▶ 原文节选
▼

编写Java代码定义拦截器,打成Jar包放入flume的lib目录里面,实现功能:将含有atguigu的字段发送给flume2管道,含有shangguigu的数据发送给flume3管道,其他发送给flume4管道

package com.atguigu.flume.interceptor;

import org.apache.flume.Context;
import org.apache.flume.Event;
import org.apache.flume.interceptor.Interceptor;

import java.nio.charset.StandardCharsets;
import java.util.List;
import java.util.Map;

/**
 * 自定义拦截器
 */
public class EventHeaderInterceptor implements Interceptor {
    @Override
    public void initialize() {}

    /**
     * 拦截方法
     * @param event 当前被拦截的event
     * @return
     */
    @Override
    public Event intercept(Event event) {
        //1.获取event的headers
        Map<String, String> headers = event.getHeaders();
        //2. 获取event的body
        String body = new String(event.getBody(), StandardCharsets.UTF_8);
        //3.判断body中是否半酣“atguigu”,"shangguigu"

▲

▶ 挑战题 1
请把Flume拦截器节选中以“编写Java代码定义拦截器”开头的段落改写成要点列表，并保留其主要事实。
▶ 挑战题 2
请对照Flume拦截器节选，逐条判断下列说法是否相符，回答“是”或“否”，并原文引用起决定作用的文字：(a) 拦截器类名为EventHeaderInterceptor；(b) event的body按GBK编码转换成字符串；(c) 含有shangguigu的数据发送给flume4管道。
▶ 挑战题 3
根据Flume拦截器节选，这个拦截器类声明在哪个包中？

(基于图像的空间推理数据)
▼

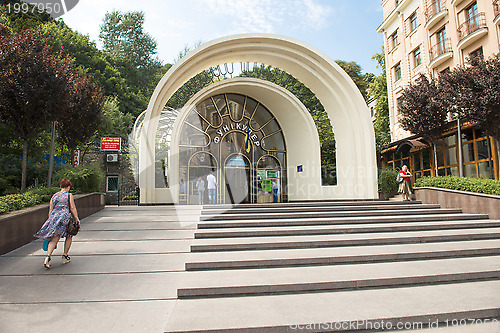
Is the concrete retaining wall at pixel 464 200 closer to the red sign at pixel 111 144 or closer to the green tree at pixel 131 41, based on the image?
the red sign at pixel 111 144

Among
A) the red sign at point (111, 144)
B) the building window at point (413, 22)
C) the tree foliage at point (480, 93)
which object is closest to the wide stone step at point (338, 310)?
the tree foliage at point (480, 93)

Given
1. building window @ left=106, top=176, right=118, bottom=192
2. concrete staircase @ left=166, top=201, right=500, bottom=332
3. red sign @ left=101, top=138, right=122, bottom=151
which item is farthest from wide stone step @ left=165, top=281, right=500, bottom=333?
building window @ left=106, top=176, right=118, bottom=192

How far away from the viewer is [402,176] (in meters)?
12.9

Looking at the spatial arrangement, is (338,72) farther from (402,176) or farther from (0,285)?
(0,285)

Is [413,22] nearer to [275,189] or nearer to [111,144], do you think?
[275,189]

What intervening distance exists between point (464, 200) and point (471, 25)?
44.9ft

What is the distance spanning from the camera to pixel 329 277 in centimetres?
495

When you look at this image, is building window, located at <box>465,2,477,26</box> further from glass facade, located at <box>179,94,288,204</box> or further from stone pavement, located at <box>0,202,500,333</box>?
stone pavement, located at <box>0,202,500,333</box>

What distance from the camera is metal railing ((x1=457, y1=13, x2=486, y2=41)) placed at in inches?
697

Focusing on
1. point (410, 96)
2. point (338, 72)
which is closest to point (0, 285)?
point (338, 72)

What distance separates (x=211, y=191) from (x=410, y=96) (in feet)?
37.6

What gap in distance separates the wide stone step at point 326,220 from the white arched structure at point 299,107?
6.01 meters

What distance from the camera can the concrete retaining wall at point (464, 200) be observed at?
9906mm

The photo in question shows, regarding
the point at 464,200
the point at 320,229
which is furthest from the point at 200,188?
the point at 464,200
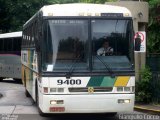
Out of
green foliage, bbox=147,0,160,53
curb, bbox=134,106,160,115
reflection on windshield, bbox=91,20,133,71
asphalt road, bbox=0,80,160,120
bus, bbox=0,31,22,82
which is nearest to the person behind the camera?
reflection on windshield, bbox=91,20,133,71

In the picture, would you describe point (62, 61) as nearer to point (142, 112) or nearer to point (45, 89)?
point (45, 89)

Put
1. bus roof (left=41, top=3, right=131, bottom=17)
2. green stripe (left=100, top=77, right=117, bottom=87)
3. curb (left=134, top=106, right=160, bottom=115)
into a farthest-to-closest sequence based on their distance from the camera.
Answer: curb (left=134, top=106, right=160, bottom=115) → bus roof (left=41, top=3, right=131, bottom=17) → green stripe (left=100, top=77, right=117, bottom=87)

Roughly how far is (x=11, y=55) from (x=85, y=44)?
1654 cm

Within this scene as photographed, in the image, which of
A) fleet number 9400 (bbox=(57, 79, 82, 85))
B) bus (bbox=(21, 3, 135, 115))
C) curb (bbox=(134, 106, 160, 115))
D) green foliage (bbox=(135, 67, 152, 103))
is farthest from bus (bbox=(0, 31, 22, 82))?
fleet number 9400 (bbox=(57, 79, 82, 85))

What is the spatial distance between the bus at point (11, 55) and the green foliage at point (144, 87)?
1195 cm

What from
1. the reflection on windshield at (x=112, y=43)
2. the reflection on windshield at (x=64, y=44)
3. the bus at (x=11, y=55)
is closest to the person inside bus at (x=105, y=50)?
the reflection on windshield at (x=112, y=43)

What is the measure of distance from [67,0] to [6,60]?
1754 cm

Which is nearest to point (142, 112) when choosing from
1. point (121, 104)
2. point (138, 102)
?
point (138, 102)

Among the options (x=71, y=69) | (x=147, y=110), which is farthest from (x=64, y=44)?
(x=147, y=110)

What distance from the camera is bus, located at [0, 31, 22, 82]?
88.8 feet

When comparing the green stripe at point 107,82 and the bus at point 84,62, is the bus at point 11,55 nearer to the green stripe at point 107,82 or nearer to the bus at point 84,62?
the bus at point 84,62

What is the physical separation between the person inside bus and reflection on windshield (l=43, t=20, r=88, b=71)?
0.36 metres

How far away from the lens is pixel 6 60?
1112 inches

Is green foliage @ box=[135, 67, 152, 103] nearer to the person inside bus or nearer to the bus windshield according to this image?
the bus windshield
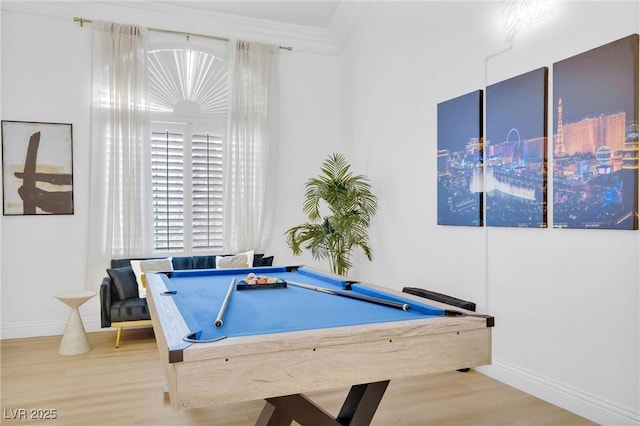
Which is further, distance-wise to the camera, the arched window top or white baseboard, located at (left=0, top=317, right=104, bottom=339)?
the arched window top

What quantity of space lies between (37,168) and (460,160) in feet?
14.7

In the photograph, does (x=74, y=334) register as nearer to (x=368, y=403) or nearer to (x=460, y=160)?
(x=368, y=403)

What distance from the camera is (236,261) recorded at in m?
5.34

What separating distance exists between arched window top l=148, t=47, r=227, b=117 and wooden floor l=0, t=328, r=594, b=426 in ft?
10.1

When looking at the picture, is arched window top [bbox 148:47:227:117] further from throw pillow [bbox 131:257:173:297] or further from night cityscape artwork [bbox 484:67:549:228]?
night cityscape artwork [bbox 484:67:549:228]

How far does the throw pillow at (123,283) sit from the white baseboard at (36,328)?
0.80 metres

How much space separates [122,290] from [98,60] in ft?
8.68

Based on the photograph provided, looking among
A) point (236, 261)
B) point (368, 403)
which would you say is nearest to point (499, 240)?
point (368, 403)

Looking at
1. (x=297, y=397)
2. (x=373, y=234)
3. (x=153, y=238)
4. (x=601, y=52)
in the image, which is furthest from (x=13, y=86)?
(x=601, y=52)

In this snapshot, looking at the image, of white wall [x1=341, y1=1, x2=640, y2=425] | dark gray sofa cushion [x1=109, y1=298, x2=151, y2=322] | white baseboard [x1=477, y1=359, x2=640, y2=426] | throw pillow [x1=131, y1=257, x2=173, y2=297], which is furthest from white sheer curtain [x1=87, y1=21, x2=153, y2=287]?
white baseboard [x1=477, y1=359, x2=640, y2=426]

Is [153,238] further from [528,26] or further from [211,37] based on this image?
[528,26]

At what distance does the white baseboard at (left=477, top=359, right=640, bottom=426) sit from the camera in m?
2.65

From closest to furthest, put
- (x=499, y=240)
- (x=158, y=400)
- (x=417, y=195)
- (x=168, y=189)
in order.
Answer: (x=158, y=400) → (x=499, y=240) → (x=417, y=195) → (x=168, y=189)

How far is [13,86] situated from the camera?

▲

▶ 参考解答 1
- 用Java编写代码，定义拦截器
- 将代码打成Jar包，放入flume的lib目录
- 含有atguigu的字段发送给flume2管道
- 含有shangguigu的数据发送给flume3管道
- 其他数据发送给flume4管道

▶ 参考解答 2
(a) 是：“public class EventHeaderInterceptor implements Interceptor”
(b) 否：“new String(event.getBody(), StandardCharsets.UTF_8)”
(c) 否：“含有shangguigu的数据发送给flume3管道”

▶ 参考解答 3
com.atguigu.flume.interceptor